--- What you should do ---
Swap every "Note" in the data for "Bill" and give the lines again with nothing else changed. Leave the pictures out.
####################
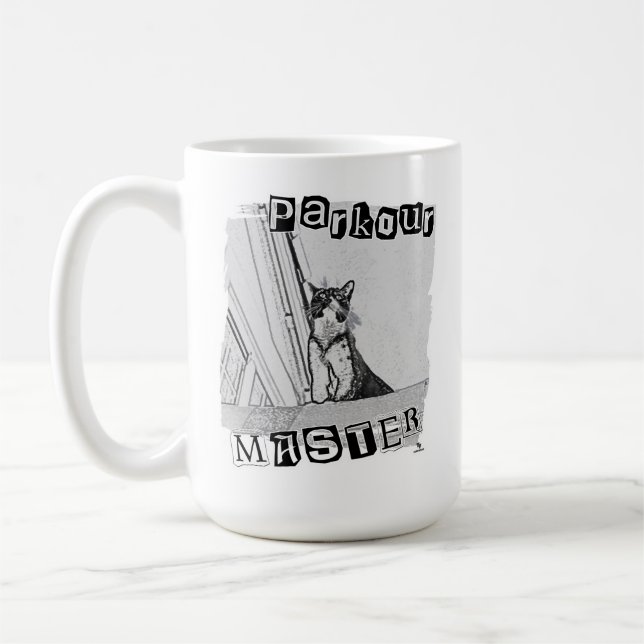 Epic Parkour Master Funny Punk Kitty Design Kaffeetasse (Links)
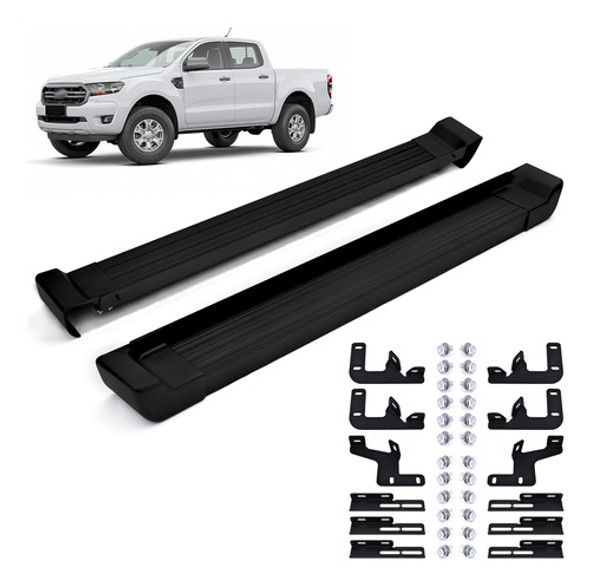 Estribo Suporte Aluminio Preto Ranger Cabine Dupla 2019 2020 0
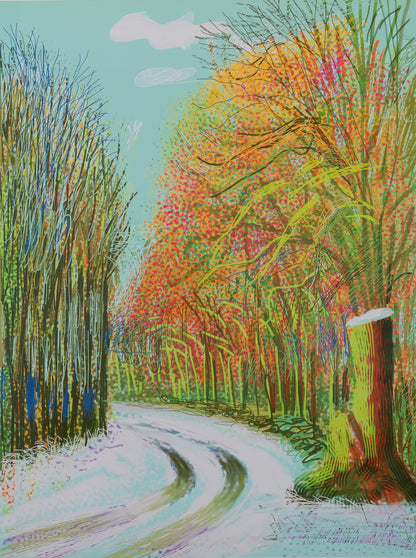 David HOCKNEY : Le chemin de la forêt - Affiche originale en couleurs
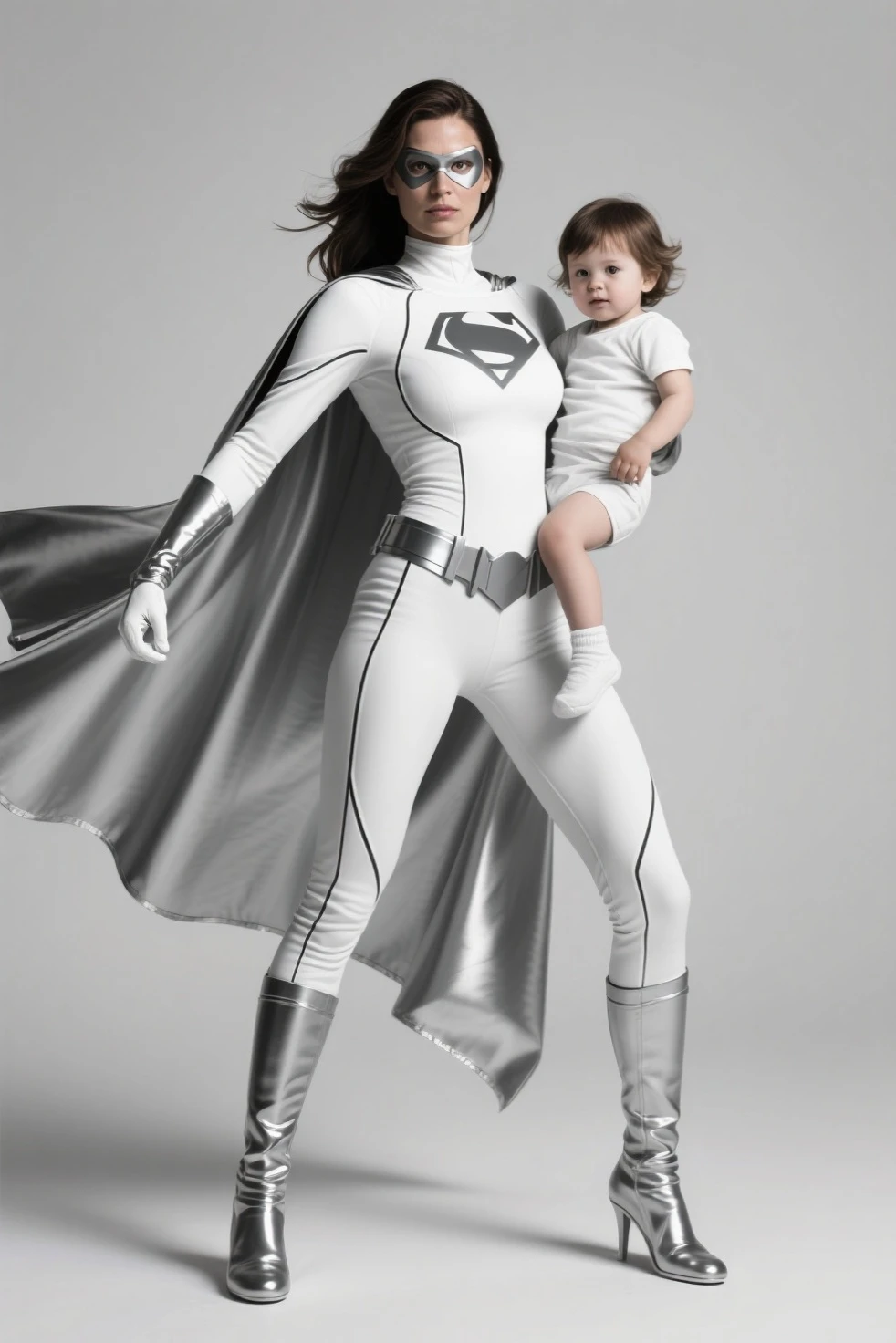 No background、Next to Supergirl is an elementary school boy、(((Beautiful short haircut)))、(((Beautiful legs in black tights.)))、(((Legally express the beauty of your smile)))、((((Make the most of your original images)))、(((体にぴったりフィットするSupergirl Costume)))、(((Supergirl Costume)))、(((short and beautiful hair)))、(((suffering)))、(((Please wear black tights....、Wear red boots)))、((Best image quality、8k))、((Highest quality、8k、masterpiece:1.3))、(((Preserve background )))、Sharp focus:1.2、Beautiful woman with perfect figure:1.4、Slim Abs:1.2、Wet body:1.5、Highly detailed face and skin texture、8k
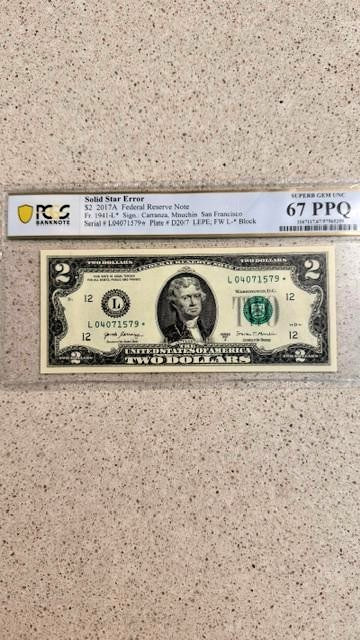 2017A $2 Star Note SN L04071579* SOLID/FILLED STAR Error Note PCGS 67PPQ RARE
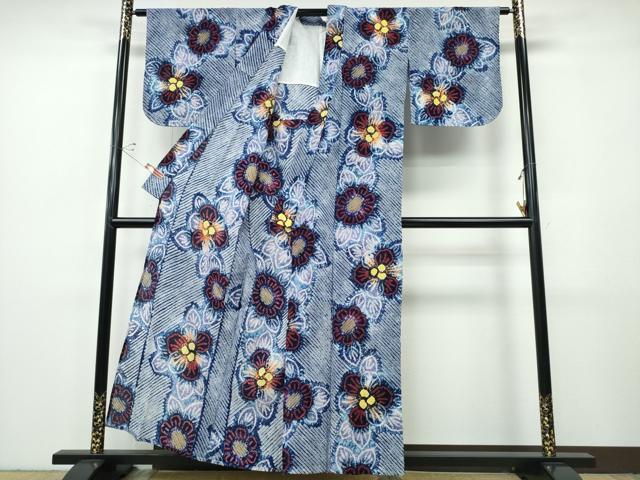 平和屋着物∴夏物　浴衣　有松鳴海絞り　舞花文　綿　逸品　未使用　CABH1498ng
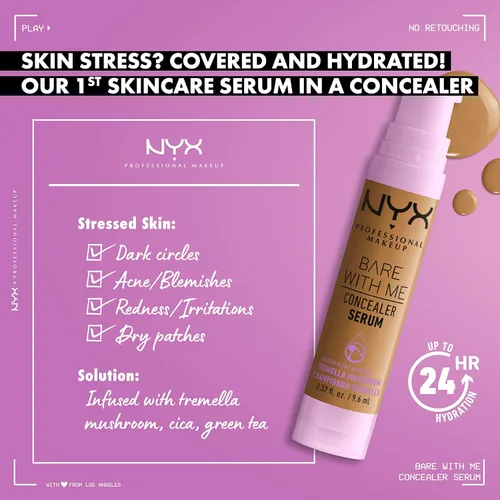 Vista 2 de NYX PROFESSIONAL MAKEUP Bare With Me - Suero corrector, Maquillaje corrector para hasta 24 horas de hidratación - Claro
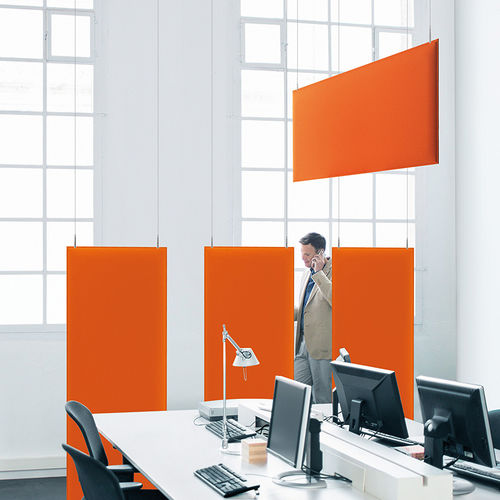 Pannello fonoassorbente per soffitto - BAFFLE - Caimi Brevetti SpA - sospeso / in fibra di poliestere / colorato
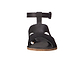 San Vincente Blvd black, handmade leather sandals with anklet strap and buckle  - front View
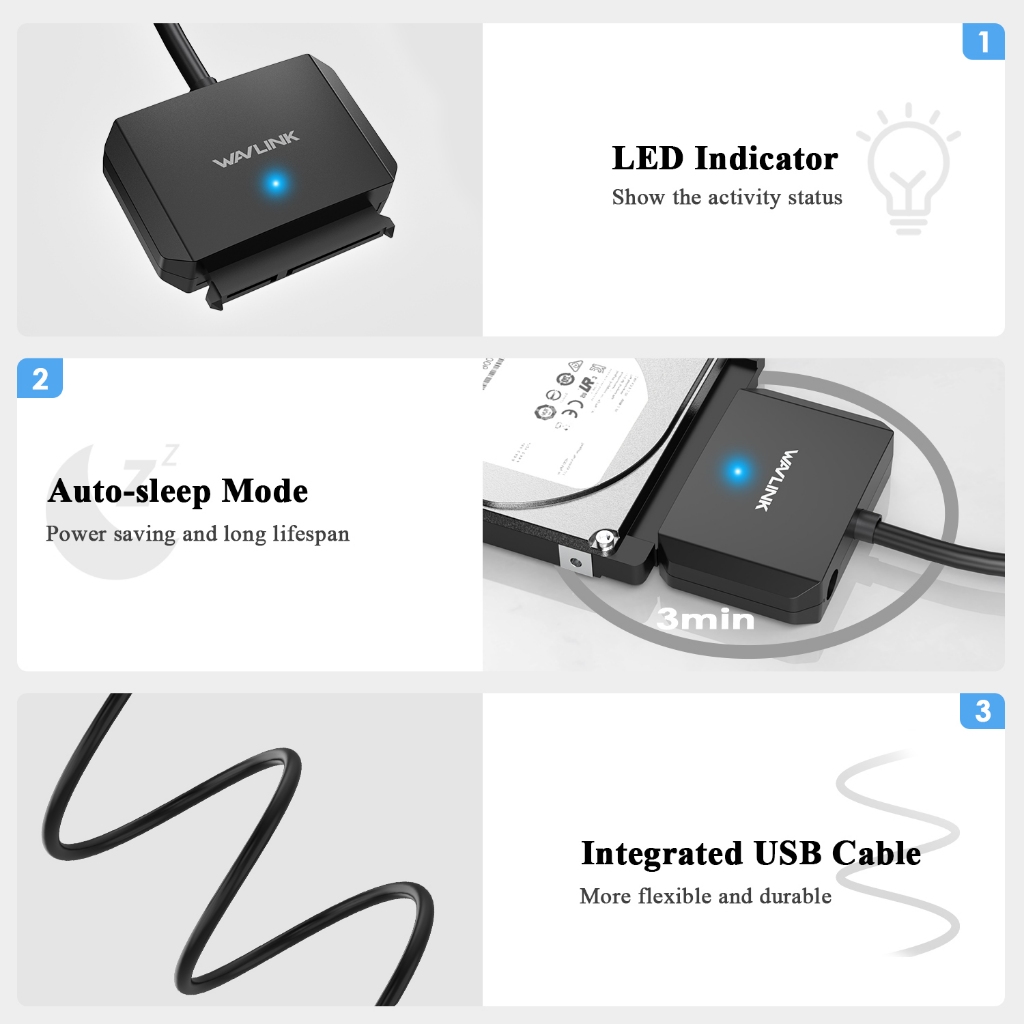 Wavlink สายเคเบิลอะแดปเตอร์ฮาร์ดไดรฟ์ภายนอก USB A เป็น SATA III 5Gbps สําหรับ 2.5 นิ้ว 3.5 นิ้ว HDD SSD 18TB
####################
--- Answer section ---
 Epic Parkour Master Funny Punk Kitty Design Kaffeetasse (Links)
 Estribo Suporte Aluminio Preto Ranger Cabine Dupla 2019 2020 0
 David HOCKNEY : Le chemin de la forêt - Affiche originale en couleurs
 No background、Next to Supergirl is an elementary school boy、(((Beautiful short haircut)))、(((Beautiful legs in black tights.)))、(((Legally express the beauty of your smile)))、((((Make the most of your original images)))、(((体にぴったりフィットするSupergirl Costume)))、(((Supergirl Costume)))、(((short and beautiful hair)))、(((suffering)))、(((Please wear black tights....、Wear red boots)))、((Best image quality、8k))、((Highest quality、8k、masterpiece:1.3))、(((Preserve background )))、Sharp focus:1.2、Beautiful woman with perfect figure:1.4、Slim Abs:1.2、Wet body:1.5、Highly detailed face and skin texture、8k
 2017A $2 Star Bill SN L04071579* SOLID/FILLED STAR Error Bill PCGS 67PPQ RARE
 平和屋着物∴夏物　浴衣　有松鳴海絞り　舞花文　綿　逸品　未使用　CABH1498ng
 Vista 2 de NYX PROFESSIONAL MAKEUP Bare With Me - Suero corrector, Maquillaje corrector para hasta 24 horas de hidratación - Claro
 Pannello fonoassorbente per soffitto - BAFFLE - Caimi Brevetti SpA - sospeso / in fibra di poliestere / colorato
 San Vincente Blvd black, handmade leather sandals with anklet strap and buckle  - front View
 Wavlink สายเคเบิลอะแดปเตอร์ฮาร์ดไดรฟ์ภายนอก USB A เป็น SATA III 5Gbps สําหรับ 2.5 นิ้ว 3.5 นิ้ว HDD SSD 18TB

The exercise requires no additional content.